Frequently Asked Questions

What is the CDT code for a dental exam?

The right exam code depends on the visit. D0120 covers a routine recall checkup for an established patient, D0150 covers a comprehensive workup for a new patient, and D0140 covers a limited, problem-focused visit for one specific complaint.

What does CDT code D0140 mean?

D0140 is a limited oral evaluation that is problem-focused. It applies when a patient comes in for a specific issue, such as pain or a broken tooth, rather than a routine review, and the record should name the problem assessed.

What is the CDT code D4346 used for?

D4346 reports full-mouth scaling for a patient with generalized moderate or severe gingival inflammation but no bone or attachment loss. It sits between a routine prophylaxis and scaling and root planing, and it is reported once per visit, not per quadrant.

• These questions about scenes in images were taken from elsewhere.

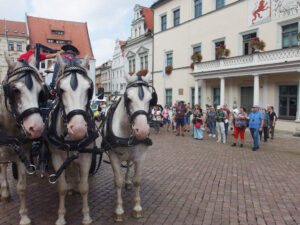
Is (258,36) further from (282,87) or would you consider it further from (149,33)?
(149,33)

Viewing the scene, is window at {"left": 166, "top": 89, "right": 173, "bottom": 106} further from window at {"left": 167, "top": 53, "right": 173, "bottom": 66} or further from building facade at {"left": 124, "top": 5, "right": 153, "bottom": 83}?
building facade at {"left": 124, "top": 5, "right": 153, "bottom": 83}

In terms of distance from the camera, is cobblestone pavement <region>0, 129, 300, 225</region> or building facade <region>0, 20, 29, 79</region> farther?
building facade <region>0, 20, 29, 79</region>

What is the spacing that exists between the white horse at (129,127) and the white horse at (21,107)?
107 centimetres

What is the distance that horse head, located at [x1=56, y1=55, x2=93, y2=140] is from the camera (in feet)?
7.75

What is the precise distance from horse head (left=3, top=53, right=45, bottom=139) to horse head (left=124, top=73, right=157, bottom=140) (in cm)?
106

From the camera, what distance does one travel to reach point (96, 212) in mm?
3555

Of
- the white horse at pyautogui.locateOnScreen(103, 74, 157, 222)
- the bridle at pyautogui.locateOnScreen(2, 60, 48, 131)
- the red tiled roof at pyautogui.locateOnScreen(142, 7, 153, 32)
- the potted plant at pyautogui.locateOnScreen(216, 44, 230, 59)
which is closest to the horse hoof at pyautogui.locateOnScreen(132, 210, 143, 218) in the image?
the white horse at pyautogui.locateOnScreen(103, 74, 157, 222)

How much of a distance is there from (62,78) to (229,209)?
3.30m

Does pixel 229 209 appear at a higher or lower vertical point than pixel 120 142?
lower

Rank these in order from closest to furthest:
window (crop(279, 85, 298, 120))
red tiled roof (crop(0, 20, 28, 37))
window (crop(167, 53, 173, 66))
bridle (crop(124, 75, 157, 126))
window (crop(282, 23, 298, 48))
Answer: bridle (crop(124, 75, 157, 126)) < window (crop(282, 23, 298, 48)) < window (crop(279, 85, 298, 120)) < window (crop(167, 53, 173, 66)) < red tiled roof (crop(0, 20, 28, 37))

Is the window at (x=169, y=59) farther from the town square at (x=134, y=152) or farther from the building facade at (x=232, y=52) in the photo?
the town square at (x=134, y=152)

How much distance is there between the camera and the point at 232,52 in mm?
18078

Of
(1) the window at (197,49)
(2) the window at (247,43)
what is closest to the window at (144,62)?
(1) the window at (197,49)

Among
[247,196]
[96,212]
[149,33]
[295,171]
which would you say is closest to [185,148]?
[295,171]
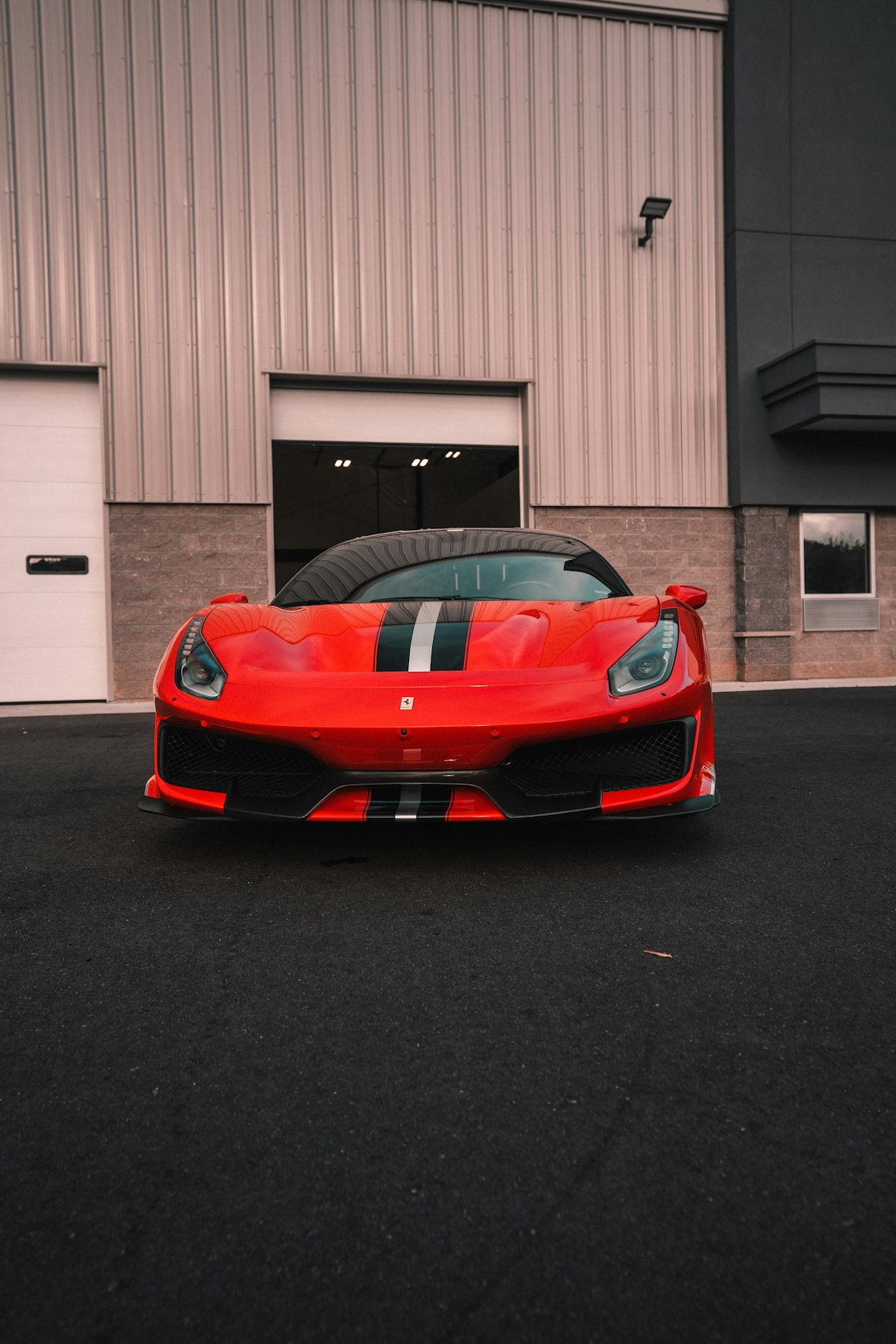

How often do dental codes change?

CDT codes change every year, with each new edition taking effect on January 1. The 2026 edition introduced 60 changes, so reviewing the annual update is part of keeping claims clean.

What is the difference between CDT and CPT codes?

CDT codes are maintained by the American Dental Association and report dental procedures on dental claims. CPT codes are maintained by the American Medical Association and report medical procedures on the CMS-1500 form, including dental work that crosses over to medical insurance.

Can a dental office bill medical insurance?

Yes, in specific situations such as trauma, medically necessary surgery, biopsies, and sleep appliances. Those claims use CPT codes paired with ICD-10 diagnosis codes on the CMS-1500 form, and they require documented medical necessity.